Q: Why was this collaboration so fruitful and pleasant?
Sarah: Essentially, we were both highly interested and invested in the project, which led to a really nice ongoing dialogue. From my perspective, I think it helped a lot that Takashi was very open to new and unexpected results from the computational analysis, and I felt that he and Helge both valued my scientific as well as technical contributions.
Takashi: Yes, we were both excited about our observations and shared the passion for understanding the underlying mechanisms.
Q: How did you set it up? What did you put in place that you were able to work together nicely?
Takashi: This project started from RNA-seq data indicating that there existed two distinct transcription termination modes. Due to the lack of a global quantification method, I had to examine individual genes one by one and felt I was not getting the big picture. Development of an analysis method for such a particular phenomenon requires a long-standing commitment of a computational biologist, for which I couldn’t ask the Computational Biology platform. But Sarah, who joined the group as a computational biologist at that time, expressed a strong interest and right away gave me some ideas about how to analyze the data.
Sarah: We didn't set up any formal structure, but we ended up with a nicely productive cycle where we would discuss the results of each analysis together and use our insights to inform the next round of experiments. Even when things went wrong and experiments didn't work, I think it was useful to have multiple perspectives to come up with a solution.
Takashi: Yes, whenever we got new data, we discussed the reasonable interpretations and hypotheses in a mutually critical manner and designed the next experiments.
Q: What are the challenges that wet-lab and computer biologists face when they work together?
Sarah: I think communication can be a challenge, as well as setting clear expectations.

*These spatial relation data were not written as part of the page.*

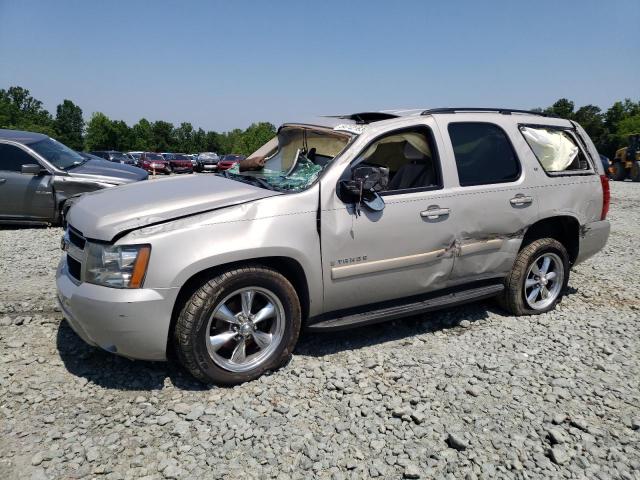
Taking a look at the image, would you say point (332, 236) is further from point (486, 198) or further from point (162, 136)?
point (162, 136)

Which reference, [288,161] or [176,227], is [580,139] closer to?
[288,161]

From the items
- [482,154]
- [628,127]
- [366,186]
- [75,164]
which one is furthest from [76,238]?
[628,127]

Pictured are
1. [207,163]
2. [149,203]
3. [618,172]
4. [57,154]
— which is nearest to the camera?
[149,203]

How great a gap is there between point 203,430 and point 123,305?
0.86 meters

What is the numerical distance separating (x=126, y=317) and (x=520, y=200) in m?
3.26

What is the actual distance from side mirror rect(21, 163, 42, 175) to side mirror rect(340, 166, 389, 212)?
21.3 feet

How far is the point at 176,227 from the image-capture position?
2.88m

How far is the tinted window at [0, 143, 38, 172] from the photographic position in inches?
308

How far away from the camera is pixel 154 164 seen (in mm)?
33000

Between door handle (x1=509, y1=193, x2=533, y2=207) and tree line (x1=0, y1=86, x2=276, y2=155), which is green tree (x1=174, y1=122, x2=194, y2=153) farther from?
door handle (x1=509, y1=193, x2=533, y2=207)

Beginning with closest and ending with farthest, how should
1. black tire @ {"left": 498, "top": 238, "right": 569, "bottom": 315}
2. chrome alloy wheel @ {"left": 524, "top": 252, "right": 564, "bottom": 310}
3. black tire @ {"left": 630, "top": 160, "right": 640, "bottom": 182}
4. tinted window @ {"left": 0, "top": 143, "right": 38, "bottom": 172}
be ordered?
black tire @ {"left": 498, "top": 238, "right": 569, "bottom": 315} → chrome alloy wheel @ {"left": 524, "top": 252, "right": 564, "bottom": 310} → tinted window @ {"left": 0, "top": 143, "right": 38, "bottom": 172} → black tire @ {"left": 630, "top": 160, "right": 640, "bottom": 182}

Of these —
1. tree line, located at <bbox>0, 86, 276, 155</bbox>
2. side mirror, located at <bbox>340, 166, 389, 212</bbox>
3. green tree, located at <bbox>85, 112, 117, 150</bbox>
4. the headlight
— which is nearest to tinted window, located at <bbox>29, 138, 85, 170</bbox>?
the headlight

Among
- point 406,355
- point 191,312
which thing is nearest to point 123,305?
point 191,312

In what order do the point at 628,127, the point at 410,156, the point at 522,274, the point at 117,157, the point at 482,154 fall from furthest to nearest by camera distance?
the point at 628,127 → the point at 117,157 → the point at 522,274 → the point at 482,154 → the point at 410,156
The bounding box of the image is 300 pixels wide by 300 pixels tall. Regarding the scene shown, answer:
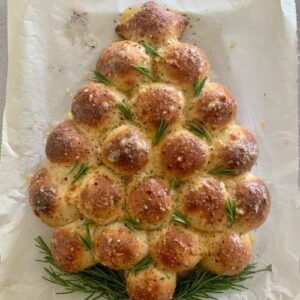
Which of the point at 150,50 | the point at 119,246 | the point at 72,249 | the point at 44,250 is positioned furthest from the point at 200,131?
the point at 44,250

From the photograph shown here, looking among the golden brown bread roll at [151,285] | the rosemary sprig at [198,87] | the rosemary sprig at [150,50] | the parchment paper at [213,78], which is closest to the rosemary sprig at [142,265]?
the golden brown bread roll at [151,285]

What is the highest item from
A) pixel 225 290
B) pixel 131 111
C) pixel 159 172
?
pixel 131 111

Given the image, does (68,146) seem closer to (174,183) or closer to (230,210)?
(174,183)

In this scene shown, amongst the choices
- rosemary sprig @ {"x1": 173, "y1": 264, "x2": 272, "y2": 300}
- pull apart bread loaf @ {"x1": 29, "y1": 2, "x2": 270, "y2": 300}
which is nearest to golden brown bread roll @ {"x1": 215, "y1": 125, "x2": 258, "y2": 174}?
pull apart bread loaf @ {"x1": 29, "y1": 2, "x2": 270, "y2": 300}

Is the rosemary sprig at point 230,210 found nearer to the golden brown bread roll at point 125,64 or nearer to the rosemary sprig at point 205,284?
the rosemary sprig at point 205,284

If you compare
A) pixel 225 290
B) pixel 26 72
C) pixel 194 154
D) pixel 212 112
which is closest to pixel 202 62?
pixel 212 112

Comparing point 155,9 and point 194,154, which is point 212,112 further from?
point 155,9

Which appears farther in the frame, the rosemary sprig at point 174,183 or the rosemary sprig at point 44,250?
the rosemary sprig at point 44,250
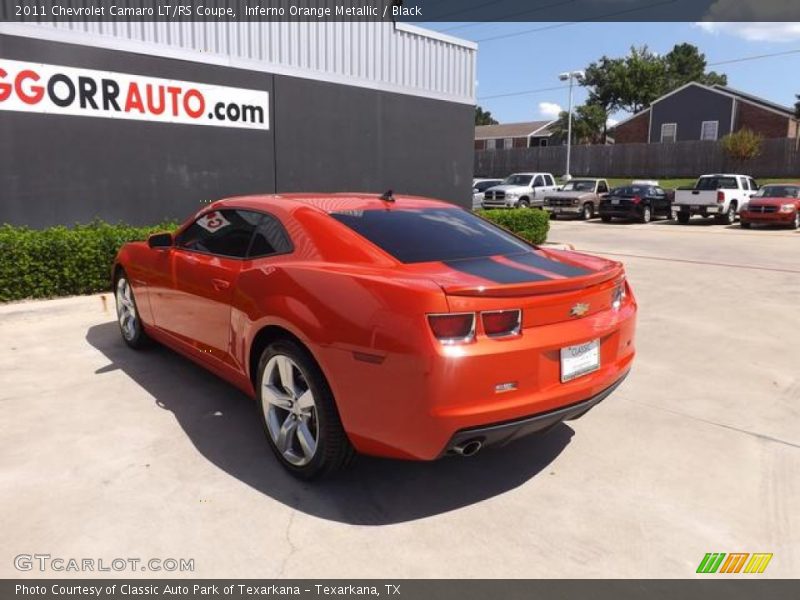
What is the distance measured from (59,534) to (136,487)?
1.56 feet

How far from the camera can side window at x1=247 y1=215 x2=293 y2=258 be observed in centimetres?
369

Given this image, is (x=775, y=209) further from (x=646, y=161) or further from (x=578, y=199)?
(x=646, y=161)

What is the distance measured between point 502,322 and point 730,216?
2446cm

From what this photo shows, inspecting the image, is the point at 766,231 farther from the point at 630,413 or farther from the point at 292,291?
the point at 292,291

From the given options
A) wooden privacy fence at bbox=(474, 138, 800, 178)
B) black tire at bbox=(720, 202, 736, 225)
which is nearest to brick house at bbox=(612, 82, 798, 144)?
wooden privacy fence at bbox=(474, 138, 800, 178)

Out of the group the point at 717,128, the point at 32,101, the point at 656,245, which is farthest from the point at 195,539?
the point at 717,128

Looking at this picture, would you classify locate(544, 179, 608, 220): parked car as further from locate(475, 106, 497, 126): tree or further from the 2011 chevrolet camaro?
locate(475, 106, 497, 126): tree

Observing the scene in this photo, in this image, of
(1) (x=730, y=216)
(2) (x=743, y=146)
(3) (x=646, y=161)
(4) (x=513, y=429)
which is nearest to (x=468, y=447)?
(4) (x=513, y=429)

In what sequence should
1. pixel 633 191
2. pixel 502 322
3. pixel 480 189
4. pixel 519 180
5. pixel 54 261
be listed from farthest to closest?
1. pixel 480 189
2. pixel 519 180
3. pixel 633 191
4. pixel 54 261
5. pixel 502 322

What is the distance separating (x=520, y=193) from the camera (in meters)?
26.8

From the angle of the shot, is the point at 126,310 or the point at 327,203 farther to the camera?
the point at 126,310

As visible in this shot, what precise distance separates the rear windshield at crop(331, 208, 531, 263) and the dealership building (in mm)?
6933

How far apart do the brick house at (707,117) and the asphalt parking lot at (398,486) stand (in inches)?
1814

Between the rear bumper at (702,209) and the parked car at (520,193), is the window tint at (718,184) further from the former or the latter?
the parked car at (520,193)
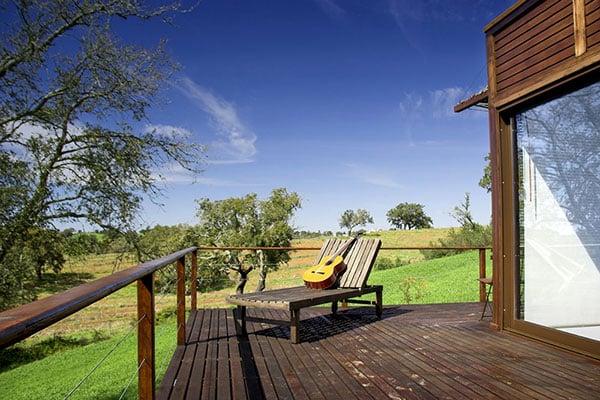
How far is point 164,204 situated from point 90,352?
3597 millimetres

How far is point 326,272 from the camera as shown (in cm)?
488

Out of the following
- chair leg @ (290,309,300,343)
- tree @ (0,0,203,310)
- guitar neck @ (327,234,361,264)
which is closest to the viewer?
chair leg @ (290,309,300,343)

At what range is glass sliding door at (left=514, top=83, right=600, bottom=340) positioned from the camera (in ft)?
11.9

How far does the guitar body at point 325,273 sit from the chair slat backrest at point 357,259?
4.3 inches

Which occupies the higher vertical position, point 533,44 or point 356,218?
point 533,44

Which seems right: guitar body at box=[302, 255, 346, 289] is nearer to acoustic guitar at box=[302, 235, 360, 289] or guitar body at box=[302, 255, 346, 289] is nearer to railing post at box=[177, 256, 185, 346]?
acoustic guitar at box=[302, 235, 360, 289]

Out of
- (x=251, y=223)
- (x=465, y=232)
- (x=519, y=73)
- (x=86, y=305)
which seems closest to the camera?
(x=86, y=305)

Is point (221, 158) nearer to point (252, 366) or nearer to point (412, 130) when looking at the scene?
point (252, 366)

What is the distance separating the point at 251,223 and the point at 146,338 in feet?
54.5

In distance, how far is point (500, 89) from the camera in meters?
4.44

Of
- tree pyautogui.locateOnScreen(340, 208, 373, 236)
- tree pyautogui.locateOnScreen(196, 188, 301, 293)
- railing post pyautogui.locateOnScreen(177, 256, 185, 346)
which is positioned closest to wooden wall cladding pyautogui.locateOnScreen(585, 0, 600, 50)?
railing post pyautogui.locateOnScreen(177, 256, 185, 346)

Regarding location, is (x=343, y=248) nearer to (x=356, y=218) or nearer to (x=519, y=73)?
(x=519, y=73)

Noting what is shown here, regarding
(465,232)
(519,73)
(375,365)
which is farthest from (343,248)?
(465,232)

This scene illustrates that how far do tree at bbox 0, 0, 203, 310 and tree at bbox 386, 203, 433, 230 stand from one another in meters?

Sometimes as a computational biologist, I feel like I don't get the whole story from the beginning of a project, probably because the wet-lab biologist thinks it isn't important for me to know all the details - but that can make it hard for me to know what the most useful analyses would be!
Takashi: I sometimes see a gap in what computer biologists expect for the quality of data and what we wet-lab biologists can get within a reasonable amount of time. In these situations, it can be difficult to reach a middle ground. However, this was not the case in our collaboration, probably because Sarah had wet-lab experience and knew what was realistic and unrealistic.
Q: What are your recommendations based on your experience?
Takashi: This may not be limited to this type of collaboration, but I think that a strong interest in the project from both sides, frequent discussions, being critical with each other and most importantly mutual respect, make the collaboration powerful and comfortable, and steer the project in the right direction.
Sarah: For a computational biologist and wet-lab biologist starting to work together, I would say to discuss the evolution of the project frequently and as openly as possible. That way each person will understand better what the other is doing, so you are less likely to have misunderstandings and more likely to come up with interesting and new insights. In the end, it is a scientific collaboration, so you should treat each other as fellow scientists, each with a unique perspective.
Q: What’s next for you? And has this shared good experience an influence on what you are doing next?
Takashi: Regarding this project, our findings open many interesting questions, particularly about the mechanistic aspects of the two different transcription termination modes, and I would like to address those. This will surely require collaboration with a computational biologist, and this good experience makes me optimistic about it.
Sarah: Currently, I have several more ongoing projects with both the Grosshans and Bühler labs, and I am trying to approach them in a similar way. In the long run, I'm not yet sure what I'll be doing! But I'm pretty sure it will involve collaborations, and this experience has helped me develop a good framework that I can use in many different situations in the future.